– Что мне ему сказать?
– Скажи, мол, «папа, я хочу себя убить». Вот просто встань и скажи.
– А если он спросит зачем?
– А ты ответь, что не знаешь. Нет никаких причин. И она начинает готовиться уже завтра.
– Смотрю, ты обо всем подумала.
– В дороге было время поразмыслить.
– А если ему будет все равно? И если он не поверит?
– Тогда хватай ключи и отправляйся в ближайшую больницу. Возьми с собой дневник.
Когда слушаешь ее, все обретает смысл.
Рианнон снова садится на кровать.
– Иди сюда, – зовет она. Но на этот раз мы не целуемся. Она просто обнимает меня, мое хрупкое тельце.
– Не знаю, смогу ли я, – шепчу я.
– Ты сможешь, – шепчет она в ответ. – У тебя все получится.
Когда возвращается отец, Келси уже одна, в своей комнате. Слышу, как он швыряет ключи, достает что-то из холодильника. Идет в свою спальню, потом выходит обратно. И все это молча. Не слышно никаких приветствий. Не знаю, замечает ли он вообще, что я дома.
Проходит пять минут. Десять. Наконец он кричит:
– Иди обедать!
Я не слышал, чтобы он возился на кухне, поэтому ничуть не удивлен, увидев на столе контейнер с фастфудом из КFС. Он уже начал обгрызать куриную ножку.
Могу догадаться, как обычно проходят все их обеды. Он уносит еду в свою комнату и усаживается перед телевизором. Она, соответственно, – в свою. И на этом их вечернее общение заканчивается.
Но на этот раз все происходит по-другому. Сегодня она говорит:
– Я хочу себя убить.
Поначалу мне кажется, что он не расслышал.
– Я знаю, что тебе хотелось бы заткнуть уши и ничего не слышать, – продолжаю я. – Но это правда.
Отец опускает руку с куриной ножкой.
– Что ты такое говоришь? – изумленно спрашивает он.

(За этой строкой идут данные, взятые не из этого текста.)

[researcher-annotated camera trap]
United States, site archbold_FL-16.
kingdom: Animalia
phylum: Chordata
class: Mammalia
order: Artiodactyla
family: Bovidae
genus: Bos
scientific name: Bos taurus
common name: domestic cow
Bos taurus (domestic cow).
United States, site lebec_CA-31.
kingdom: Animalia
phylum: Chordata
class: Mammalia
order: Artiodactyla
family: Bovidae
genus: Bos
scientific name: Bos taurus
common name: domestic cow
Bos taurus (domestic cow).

– Я хочу умереть, – повторяю я.
– Да ну тебя! – отмахивается он. – Неужели?
Келси на моем месте, наверное, тут же хлопнула бы дверью. Она бы отступилась. Но не я.
– Ты должен мне помочь. Я уже долго об этом думаю.
Я бросаю на стол дневник и пододвигаю к нему. Это, вероятно, самое большое предательство по отношению к Келси. Поганое чувство; но я слышу в своей голове голос Рианнон: он говорит, что я все делаю правильно.
Отец Келси откладывает куриную ножку и берет в руки дневник. Начинает читать. По выражению лица я стараюсь понять его чувства. Ему отчаянно не хочется все это видеть. На лице – обида. Ему не нравится то, что ему приходится это делать. Он все это просто ненавидит. Но не Келси. Он продолжает читать, хотя и ненавидит ситуацию – но не Келси.
– Дочка… – сдавленным голосом произносит он.
Я жалею, что она не видит, как помертвело его лицо. Потому что, может быть, тогда бы она хоть немного поняла, что даже если ей самой этот мир безразличен, то она ему – нет.